### [TASK DIRECTIONS]
Output every line of the records below as a JSON list of strings, one string per line, leaving out blank lines and the pictures.

### [DATASET ROWS]
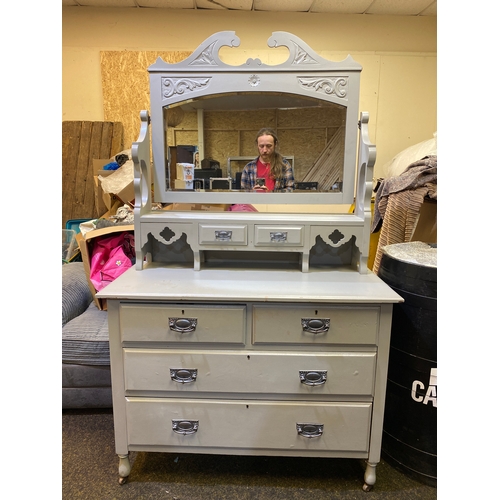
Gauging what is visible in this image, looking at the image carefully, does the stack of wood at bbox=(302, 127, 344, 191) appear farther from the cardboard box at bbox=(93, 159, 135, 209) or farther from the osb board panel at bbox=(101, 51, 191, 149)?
the osb board panel at bbox=(101, 51, 191, 149)

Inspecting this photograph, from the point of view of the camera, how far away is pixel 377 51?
331 centimetres

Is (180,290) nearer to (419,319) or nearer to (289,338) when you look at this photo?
(289,338)

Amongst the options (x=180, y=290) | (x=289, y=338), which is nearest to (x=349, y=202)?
(x=289, y=338)

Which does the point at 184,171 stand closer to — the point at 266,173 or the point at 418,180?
the point at 266,173

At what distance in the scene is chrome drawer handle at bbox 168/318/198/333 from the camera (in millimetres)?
1300

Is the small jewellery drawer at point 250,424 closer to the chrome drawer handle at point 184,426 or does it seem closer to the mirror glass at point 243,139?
the chrome drawer handle at point 184,426

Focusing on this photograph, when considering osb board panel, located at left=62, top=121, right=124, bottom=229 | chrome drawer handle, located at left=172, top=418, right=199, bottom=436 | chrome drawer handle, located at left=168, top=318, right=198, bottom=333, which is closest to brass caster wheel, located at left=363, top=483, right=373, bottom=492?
chrome drawer handle, located at left=172, top=418, right=199, bottom=436

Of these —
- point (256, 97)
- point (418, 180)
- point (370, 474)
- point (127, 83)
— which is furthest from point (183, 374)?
point (127, 83)

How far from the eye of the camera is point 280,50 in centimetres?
322

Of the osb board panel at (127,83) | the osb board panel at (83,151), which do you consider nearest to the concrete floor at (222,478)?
the osb board panel at (83,151)

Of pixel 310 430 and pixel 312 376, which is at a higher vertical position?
pixel 312 376

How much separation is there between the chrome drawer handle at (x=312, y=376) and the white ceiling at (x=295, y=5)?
3.20 metres

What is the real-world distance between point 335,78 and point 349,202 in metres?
0.55

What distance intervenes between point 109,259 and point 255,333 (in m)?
1.11
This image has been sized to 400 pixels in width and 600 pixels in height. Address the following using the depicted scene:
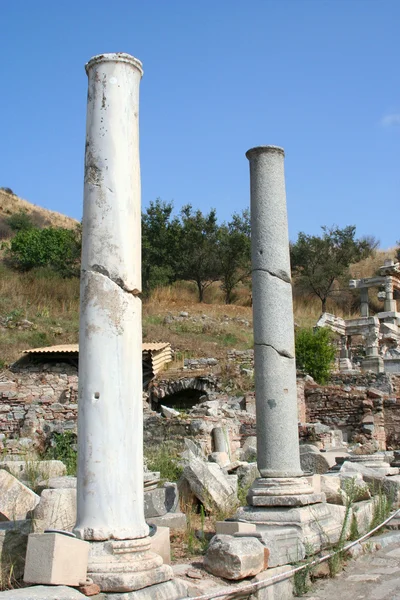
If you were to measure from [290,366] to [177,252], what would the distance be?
33.2 m

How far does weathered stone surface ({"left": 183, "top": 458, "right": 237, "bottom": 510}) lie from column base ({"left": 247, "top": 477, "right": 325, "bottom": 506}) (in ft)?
2.57

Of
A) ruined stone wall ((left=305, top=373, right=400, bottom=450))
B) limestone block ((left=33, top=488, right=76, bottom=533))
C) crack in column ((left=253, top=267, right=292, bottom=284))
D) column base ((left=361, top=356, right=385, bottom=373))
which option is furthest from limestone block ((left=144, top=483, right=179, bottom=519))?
column base ((left=361, top=356, right=385, bottom=373))

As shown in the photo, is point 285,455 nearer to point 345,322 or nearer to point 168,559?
point 168,559

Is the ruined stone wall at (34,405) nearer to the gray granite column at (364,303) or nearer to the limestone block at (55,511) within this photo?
the limestone block at (55,511)

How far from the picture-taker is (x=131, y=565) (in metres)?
4.39

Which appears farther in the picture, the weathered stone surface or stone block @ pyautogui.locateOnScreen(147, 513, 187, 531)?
the weathered stone surface

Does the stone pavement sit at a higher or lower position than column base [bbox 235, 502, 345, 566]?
lower

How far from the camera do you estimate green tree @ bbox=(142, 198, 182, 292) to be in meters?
38.6

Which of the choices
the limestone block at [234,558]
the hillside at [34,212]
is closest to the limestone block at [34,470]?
the limestone block at [234,558]

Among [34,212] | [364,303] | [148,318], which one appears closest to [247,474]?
[148,318]

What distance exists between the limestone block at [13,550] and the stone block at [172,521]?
1865 millimetres

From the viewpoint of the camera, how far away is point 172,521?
672 cm

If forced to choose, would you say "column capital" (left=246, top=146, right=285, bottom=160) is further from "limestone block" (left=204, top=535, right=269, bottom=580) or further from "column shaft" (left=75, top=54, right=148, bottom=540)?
"limestone block" (left=204, top=535, right=269, bottom=580)

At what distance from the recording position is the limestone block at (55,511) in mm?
5527
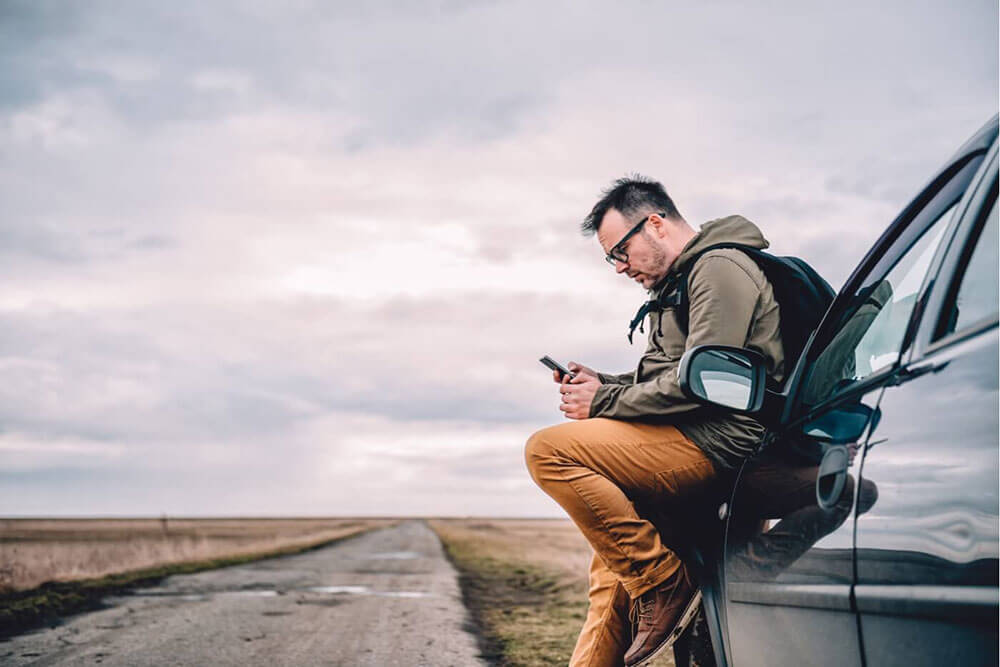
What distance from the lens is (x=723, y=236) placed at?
3268mm

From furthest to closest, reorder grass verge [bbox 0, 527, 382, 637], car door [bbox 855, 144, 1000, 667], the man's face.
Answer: grass verge [bbox 0, 527, 382, 637] < the man's face < car door [bbox 855, 144, 1000, 667]

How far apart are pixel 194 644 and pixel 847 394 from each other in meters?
5.73

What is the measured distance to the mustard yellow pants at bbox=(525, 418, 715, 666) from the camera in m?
3.15

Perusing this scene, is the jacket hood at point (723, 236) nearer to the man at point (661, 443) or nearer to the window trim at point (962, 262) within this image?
the man at point (661, 443)

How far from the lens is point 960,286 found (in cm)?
186

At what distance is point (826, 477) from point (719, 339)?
2.83 ft

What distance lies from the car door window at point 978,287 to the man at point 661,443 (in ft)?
3.87

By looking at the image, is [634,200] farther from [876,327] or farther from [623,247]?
[876,327]

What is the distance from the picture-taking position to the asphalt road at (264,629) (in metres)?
6.12

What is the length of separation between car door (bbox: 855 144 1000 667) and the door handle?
114 mm

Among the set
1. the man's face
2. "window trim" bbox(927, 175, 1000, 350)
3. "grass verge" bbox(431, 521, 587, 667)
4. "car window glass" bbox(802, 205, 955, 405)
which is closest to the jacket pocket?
Result: "car window glass" bbox(802, 205, 955, 405)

### [CORRECT OUTPUT]
[
  "Gauging what is visible in this image, looking at the image carefully, does the stack of wood at bbox=(302, 127, 344, 191) appear farther from the cardboard box at bbox=(93, 159, 135, 209) or farther from the osb board panel at bbox=(101, 51, 191, 149)?",
  "the osb board panel at bbox=(101, 51, 191, 149)",
  "Inspecting this photograph, from the point of view of the camera, how far away is pixel 377 51?",
  "331 centimetres",
  "Is (180,290) nearer to (419,319) or nearer to (289,338) when you look at this photo?",
  "(289,338)",
  "Amongst the options (x=180, y=290) | (x=289, y=338), which is nearest to (x=349, y=202)?",
  "(x=289, y=338)",
  "Which does the point at 184,171 stand closer to — the point at 266,173 or the point at 418,180?",
  "the point at 266,173",
  "At what distance in the scene is chrome drawer handle at bbox 168/318/198/333 from the camera (in millimetres)?",
  "1300",
  "Is the small jewellery drawer at point 250,424 closer to the chrome drawer handle at point 184,426 or does it seem closer to the mirror glass at point 243,139?",
  "the chrome drawer handle at point 184,426",
  "Focusing on this photograph, when considering osb board panel, located at left=62, top=121, right=124, bottom=229 | chrome drawer handle, located at left=172, top=418, right=199, bottom=436 | chrome drawer handle, located at left=168, top=318, right=198, bottom=333, which is closest to brass caster wheel, located at left=363, top=483, right=373, bottom=492?",
  "chrome drawer handle, located at left=172, top=418, right=199, bottom=436",
  "Of these —",
  "- point (256, 97)",
  "- point (418, 180)",
  "- point (370, 474)",
  "- point (127, 83)",
  "— which is furthest from point (183, 374)?",
  "point (127, 83)",
  "How far from the eye of the camera is point 280,50 in centimetres?",
  "322",
  "Of the osb board panel at (127,83) | the osb board panel at (83,151), which do you consider nearest to the concrete floor at (222,478)?",
  "the osb board panel at (83,151)",
  "Of pixel 310 430 and pixel 312 376, which is at a higher vertical position?",
  "pixel 312 376",
  "How much separation is there between the chrome drawer handle at (x=312, y=376) and the white ceiling at (x=295, y=5)?",
  "3.20 metres",
  "What is the real-world distance between point 335,78 and point 349,202 in metres?",
  "0.55",
  "What distance intervenes between point 109,259 and point 255,333 (in m)?",
  "1.11",
  "This image has been sized to 400 pixels in width and 600 pixels in height. Address the following using the depicted scene:",
  "If you were to measure from [290,366] to [177,252], what would the distance be?",
  "33.2 m",
  "How far does weathered stone surface ({\"left\": 183, \"top\": 458, \"right\": 237, \"bottom\": 510}) lie from column base ({\"left\": 247, \"top\": 477, \"right\": 325, \"bottom\": 506}) (in ft)?",
  "2.57",
  "Of",
  "A) ruined stone wall ((left=305, top=373, right=400, bottom=450))",
  "B) limestone block ((left=33, top=488, right=76, bottom=533))",
  "C) crack in column ((left=253, top=267, right=292, bottom=284))",
  "D) column base ((left=361, top=356, right=385, bottom=373))",
  "which option is furthest from limestone block ((left=144, top=483, right=179, bottom=519))?",
  "column base ((left=361, top=356, right=385, bottom=373))",
  "As shown in the photo, is point 285,455 nearer to point 345,322 or nearer to point 168,559?",
  "point 168,559",
  "Is the ruined stone wall at (34,405) nearer to the gray granite column at (364,303) or nearer to the limestone block at (55,511) within this photo?",
  "the limestone block at (55,511)",
  "How far from the picture-taker is (x=131, y=565) (in metres)?",
  "4.39",
  "Which appears farther in the picture, the weathered stone surface or stone block @ pyautogui.locateOnScreen(147, 513, 187, 531)?",
  "the weathered stone surface",
  "Does the stone pavement sit at a higher or lower position than column base [bbox 235, 502, 345, 566]?",
  "lower",
  "How far from the camera do you estimate green tree @ bbox=(142, 198, 182, 292) to be in meters?",
  "38.6",
  "Which of the choices",
  "the limestone block at [234,558]",
  "the hillside at [34,212]",
  "is closest to the limestone block at [34,470]?",
  "the limestone block at [234,558]",
  "Among [34,212] | [364,303] | [148,318], which one appears closest to [247,474]?",
  "[148,318]",
  "What distance exists between the limestone block at [13,550] and the stone block at [172,521]?",
  "1865 millimetres",
  "From the viewpoint of the camera, how far away is point 172,521?",
  "672 cm",
  "If forced to choose, would you say \"column capital\" (left=246, top=146, right=285, bottom=160) is further from \"limestone block\" (left=204, top=535, right=269, bottom=580) or further from \"column shaft\" (left=75, top=54, right=148, bottom=540)?",
  "\"limestone block\" (left=204, top=535, right=269, bottom=580)",
  "At what distance from the recording position is the limestone block at (55,511) in mm?",
  "5527",
  "What distance from the lens is (x=723, y=236) placed at?",
  "3268mm",
  "From furthest to closest, reorder grass verge [bbox 0, 527, 382, 637], car door [bbox 855, 144, 1000, 667], the man's face.",
  "Answer: grass verge [bbox 0, 527, 382, 637] < the man's face < car door [bbox 855, 144, 1000, 667]",
  "How far apart are pixel 194 644 and pixel 847 394 from each other in meters?",
  "5.73",
  "What is the measured distance to the mustard yellow pants at bbox=(525, 418, 715, 666) from the camera in m?",
  "3.15",
  "Perusing this scene, is the jacket hood at point (723, 236) nearer to the man at point (661, 443) or nearer to the window trim at point (962, 262) within this image?",
  "the man at point (661, 443)",
  "How far from the lens is point 960,286 found (in cm)?",
  "186",
  "At what distance is point (826, 477) from point (719, 339)?",
  "2.83 ft",
  "What distance lies from the car door window at point 978,287 to the man at point 661,443 (in ft)?",
  "3.87",
  "By looking at the image, is [634,200] farther from [876,327] or farther from [623,247]?",
  "[876,327]",
  "What is the distance from the picture-taking position to the asphalt road at (264,629) (in metres)?",
  "6.12",
  "What is the length of separation between car door (bbox: 855 144 1000 667) and the door handle?",
  "114 mm",
  "Among the set",
  "1. the man's face",
  "2. \"window trim\" bbox(927, 175, 1000, 350)",
  "3. \"grass verge\" bbox(431, 521, 587, 667)",
  "4. \"car window glass\" bbox(802, 205, 955, 405)",
  "which is closest to the jacket pocket?",
  "Result: \"car window glass\" bbox(802, 205, 955, 405)"
]